- **Extracted text**
-----

Architecting services from an enterprise perspective does not just involve identifying and fitting pieces together, but managing and addressing cross cutting concerns or non functional requirements (NFRs). We see lot of discussion on SOA being around abstracting the business functions as reuse-able services.  But what is still tabooed are the quality attributes that have to be associated with services to make them truly enterprise class. 

To start considering about quality it would be a good idea to take a holistic view and apply ISO/IEC 9162-1 (and subsequent revisions) quality model to form the basis of defining quality requirements for service.  The four characteristics (Effectiveness, Productivity, Safety and Customer Satisfaction) of Quality-In-Use defined by the model needs to be much more appreciated for services that are envisioned to be adaptable and reusable. A good starting point could be work from ISO/IEC JTC1, Subcommittee SC 7, in developing ISO/IEC 25000 called SQuaRE which provides requirements specification, planning, management, measurement and evaluation.  Also the work from SEI can be looked for understanding engineering methods which takes the view of gathering the quality requirements based on various stakeholders needs.  These can help developing specific quality models for the services.

-----

- **Exercise goal**
Carry on the passage about quality attributes for enterprise services, picking up right after its final sentence.

- **Source data**
-----

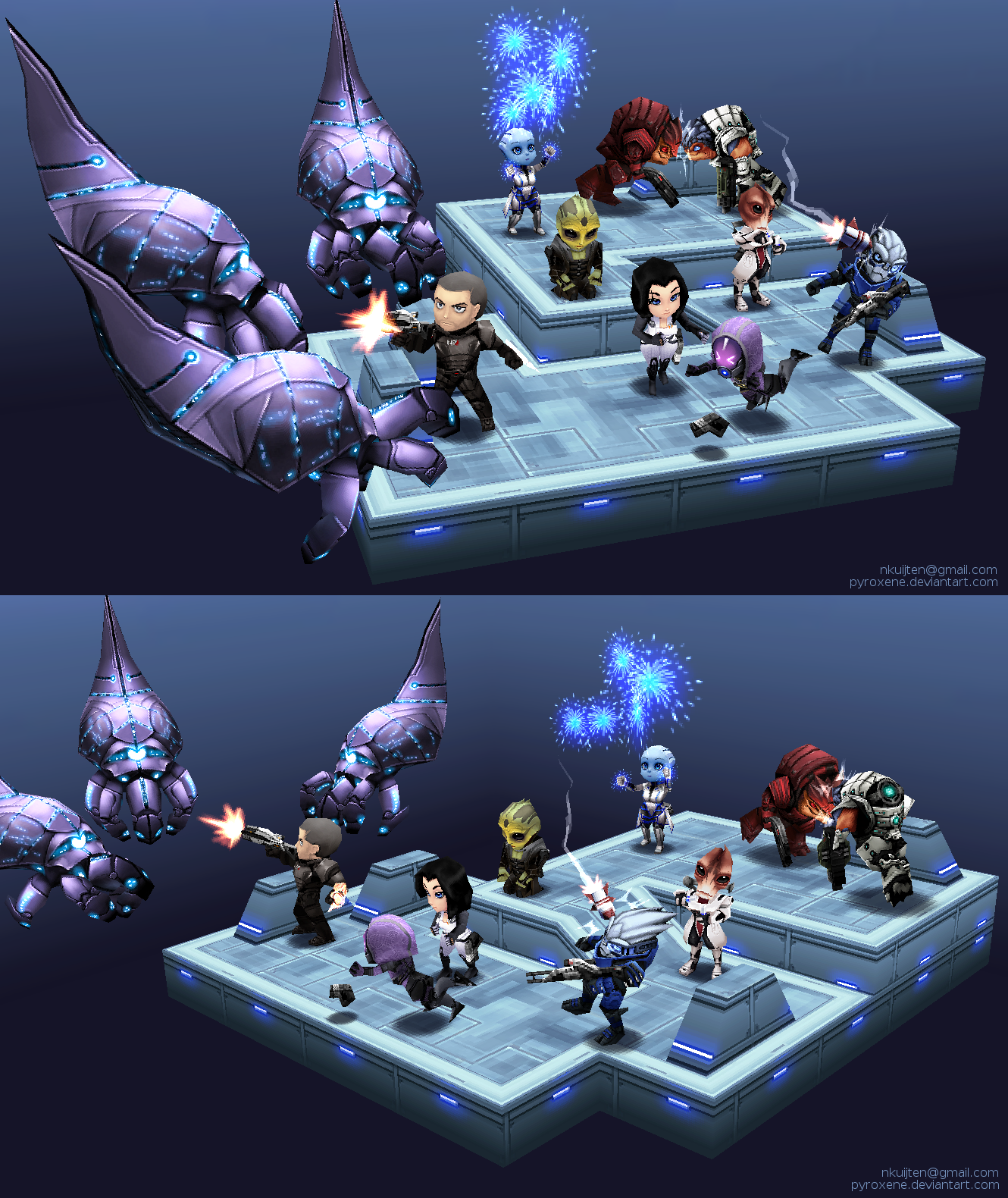 Lowpoly mini Mass Effect scene - lores tex version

-----

- **Result**
More over, with quality models to translate and derive quality requirements for services the obligation is on the IT architects to additionally worry about the existing system qualities. So, a flat view over services has to be complimented with an approach of looking into quality (both borrowed from existing systems and new)right at the initial stages of concpetualizing. This adds a new dimension of complexity during the adoption of SOA. Our thought and work in this area are being presented as tutorial at WICSA 2007.